Speaking of the vaccine they prepared for the collapsed Long Island duck industry in 1975—too late to be of any help to the farmers — Plum Island assistant director Dr. John Graves said to a reporter, "You see, we do have an impact."
Three infectious germs, Bb, West Nile virus, and duck enteritis virus — all foreign germs — have infiltrated the American landscape. All three emerged from the same geographic locus. All three occurred in the vicinity of a high-hazard, high-containment foreign germ laboratory with demon-strably faulty facilities and pitiable biological safety practices — flaws that caused proven germ outbreaks in the past, and infections among its employees. The public is asked to accept that none of these three outbreaks is connected to Plum Island.
That's what one calls blind faith.
As you read on, consider for yourself whether that assertion has merit.
PART 2
THE SAFEST LAB IN THE WORLD
4
Genesis
Plum Island will permit the Army Chemical Corps to execute required projects in connection with imported agents…that might become of Biological Warfare significance.
A few years before the Plum Island Animal Disease Center's dedication day in 1956, the United States launched its first biological warfare program. A glimpse into the past reveals a surprising truth: Plum Island wasn't exactly what it appeared to be to the public.
The gory details were kept secret at the time, but America's germ warfare goals — national defense — were heralded by the nation's leaders and press. A New York Times editorial in 1945 mused, "When the scientific story of the war is written, we have here an epic that rivals that of the atomic bomb." The paper was right. A few months after the United States demonstrated its atomic warfare prowess on Japan, it announced the development of a second weapon: killer microscopic germs. While forty-five people participated in the British biological warfare effort, the American version involved four thousand men and women. The Army ran the innocuously titled "War Research Service" (WRS) program at Fort Detrick in Frederick, Maryland. Civilian chemist George W. Merck directed the work, advised by scientists from the nation's top universities.
These men were motivated by the threats of the times. In ways, they were no different from the atomic fathers Einstein and Oppenheimer.

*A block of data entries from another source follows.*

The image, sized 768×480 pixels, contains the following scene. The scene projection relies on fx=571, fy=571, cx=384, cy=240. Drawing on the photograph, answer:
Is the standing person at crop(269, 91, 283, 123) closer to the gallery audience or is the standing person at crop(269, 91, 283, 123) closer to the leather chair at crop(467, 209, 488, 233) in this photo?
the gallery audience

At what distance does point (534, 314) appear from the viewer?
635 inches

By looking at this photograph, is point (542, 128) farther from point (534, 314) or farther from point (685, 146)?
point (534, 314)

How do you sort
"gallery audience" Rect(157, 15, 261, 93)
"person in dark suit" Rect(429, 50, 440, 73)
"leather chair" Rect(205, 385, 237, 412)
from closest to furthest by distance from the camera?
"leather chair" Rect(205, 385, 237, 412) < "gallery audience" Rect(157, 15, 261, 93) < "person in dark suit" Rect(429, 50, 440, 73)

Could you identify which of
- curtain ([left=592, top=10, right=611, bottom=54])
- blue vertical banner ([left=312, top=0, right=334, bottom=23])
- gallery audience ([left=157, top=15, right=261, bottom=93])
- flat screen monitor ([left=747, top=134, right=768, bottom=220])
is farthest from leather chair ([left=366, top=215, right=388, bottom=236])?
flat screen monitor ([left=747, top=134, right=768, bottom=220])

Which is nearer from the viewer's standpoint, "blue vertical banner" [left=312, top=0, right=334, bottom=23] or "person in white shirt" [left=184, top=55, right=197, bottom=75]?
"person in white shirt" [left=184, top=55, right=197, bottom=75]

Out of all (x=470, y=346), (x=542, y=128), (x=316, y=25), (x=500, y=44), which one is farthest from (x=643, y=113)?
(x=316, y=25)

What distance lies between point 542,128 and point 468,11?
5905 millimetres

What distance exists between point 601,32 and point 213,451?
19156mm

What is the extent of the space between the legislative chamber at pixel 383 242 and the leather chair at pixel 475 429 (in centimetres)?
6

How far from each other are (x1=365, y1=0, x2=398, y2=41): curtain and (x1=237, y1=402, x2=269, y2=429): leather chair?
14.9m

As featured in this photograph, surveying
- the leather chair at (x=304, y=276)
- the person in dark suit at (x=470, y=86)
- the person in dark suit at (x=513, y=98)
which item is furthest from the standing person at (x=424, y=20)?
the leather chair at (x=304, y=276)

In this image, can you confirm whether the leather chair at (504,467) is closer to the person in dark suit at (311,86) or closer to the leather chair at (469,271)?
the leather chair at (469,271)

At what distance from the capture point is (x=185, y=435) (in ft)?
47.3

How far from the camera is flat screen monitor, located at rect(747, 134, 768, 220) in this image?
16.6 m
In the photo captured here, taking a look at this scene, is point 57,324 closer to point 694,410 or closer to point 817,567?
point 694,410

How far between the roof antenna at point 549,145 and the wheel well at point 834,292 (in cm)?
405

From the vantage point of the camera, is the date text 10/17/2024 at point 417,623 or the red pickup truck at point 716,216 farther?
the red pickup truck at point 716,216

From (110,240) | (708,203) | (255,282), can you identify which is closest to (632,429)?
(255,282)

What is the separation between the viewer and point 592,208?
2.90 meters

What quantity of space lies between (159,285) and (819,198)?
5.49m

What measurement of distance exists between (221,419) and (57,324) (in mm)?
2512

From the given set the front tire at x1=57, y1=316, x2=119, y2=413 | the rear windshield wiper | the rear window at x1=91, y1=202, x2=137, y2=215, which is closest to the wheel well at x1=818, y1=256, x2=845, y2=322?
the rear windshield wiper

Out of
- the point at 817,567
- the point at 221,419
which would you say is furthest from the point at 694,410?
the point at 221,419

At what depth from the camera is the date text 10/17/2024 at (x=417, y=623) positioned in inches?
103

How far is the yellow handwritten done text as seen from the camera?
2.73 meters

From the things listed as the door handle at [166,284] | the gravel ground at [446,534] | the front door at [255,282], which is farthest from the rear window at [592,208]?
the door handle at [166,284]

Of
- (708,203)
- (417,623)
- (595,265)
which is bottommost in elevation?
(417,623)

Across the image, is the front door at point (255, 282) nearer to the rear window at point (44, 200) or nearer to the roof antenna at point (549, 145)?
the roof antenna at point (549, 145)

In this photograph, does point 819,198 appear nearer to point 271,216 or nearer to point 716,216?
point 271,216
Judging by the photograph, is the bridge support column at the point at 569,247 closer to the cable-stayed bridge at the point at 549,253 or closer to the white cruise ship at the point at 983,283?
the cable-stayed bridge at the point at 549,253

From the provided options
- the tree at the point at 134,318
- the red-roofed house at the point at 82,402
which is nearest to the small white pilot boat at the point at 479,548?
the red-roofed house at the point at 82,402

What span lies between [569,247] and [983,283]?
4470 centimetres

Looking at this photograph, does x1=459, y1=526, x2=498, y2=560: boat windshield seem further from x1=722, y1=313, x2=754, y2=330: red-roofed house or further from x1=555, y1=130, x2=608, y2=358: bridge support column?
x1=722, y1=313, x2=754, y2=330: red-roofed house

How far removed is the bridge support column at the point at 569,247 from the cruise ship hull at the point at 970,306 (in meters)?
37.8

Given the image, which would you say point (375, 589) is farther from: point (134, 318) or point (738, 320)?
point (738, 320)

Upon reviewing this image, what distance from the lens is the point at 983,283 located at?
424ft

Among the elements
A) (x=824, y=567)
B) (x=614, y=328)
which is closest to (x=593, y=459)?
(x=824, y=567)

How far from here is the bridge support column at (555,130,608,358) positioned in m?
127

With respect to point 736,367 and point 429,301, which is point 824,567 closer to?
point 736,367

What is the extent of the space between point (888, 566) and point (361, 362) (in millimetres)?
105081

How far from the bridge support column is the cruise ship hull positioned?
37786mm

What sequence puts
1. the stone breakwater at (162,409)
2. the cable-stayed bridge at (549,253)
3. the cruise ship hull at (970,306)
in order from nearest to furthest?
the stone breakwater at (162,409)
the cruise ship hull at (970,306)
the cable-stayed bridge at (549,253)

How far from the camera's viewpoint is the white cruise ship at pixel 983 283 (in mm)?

Theodor Rosebury, a Columbia University microbiologist who worked on the WRS projects, said, "We resolved the ethical question just as other equally good men resolved the same question at Oak Ridge and Los Alamos."
The aims of the biological warfare program didn't trouble Dr. Albert Webb, a Fort Detrick scientist in the early years. "That aspect never worried me personally. People had been killing people for millennia. Whether you hit him over the head with a club, stab him with a spear, or give him a disease he might get anyway — let's not balk at that." One has to look at the whole picture and understand the enemy of the time, says Webb. "We knew other nations, Germany and Japan—and Russia — were working on this, and in self-defense, we had to know what the potential was. Maybe it's not a popular thought today, but I still feel that it was necessary."
Dr. Edwin Fred, Dr. Webb's ultimate boss and the patriarch of WRS, was a veterinarian, as were Merck's top aide, Colonel Arvo Thompson, Fort Detrick founder Dr. Ira Baldwin, and Dr. William Hagan (who, in addition to spawning Plum Island along with Erich Traub, helped Baldwin establish Fort Detrick). Like MDs, they were trained in infectious disease. But unlike their medical counterparts, the vets weren't ethically bound by an oath that began: "First, do no harm… " Dr. Webb recalled the mind-sets of the two branches of medicine. "The MDs had this unresolved medical conflict — they weren't supposed to help kill people. Vets, I think, were much more ready than MDs," he says. "There's obviously not the same feelings about the death of their subjects. The mass killing of animals for food is an accepted part of our culture." Unlikely as it seems, the veterinarian was ideally suited for germ warfare research and development.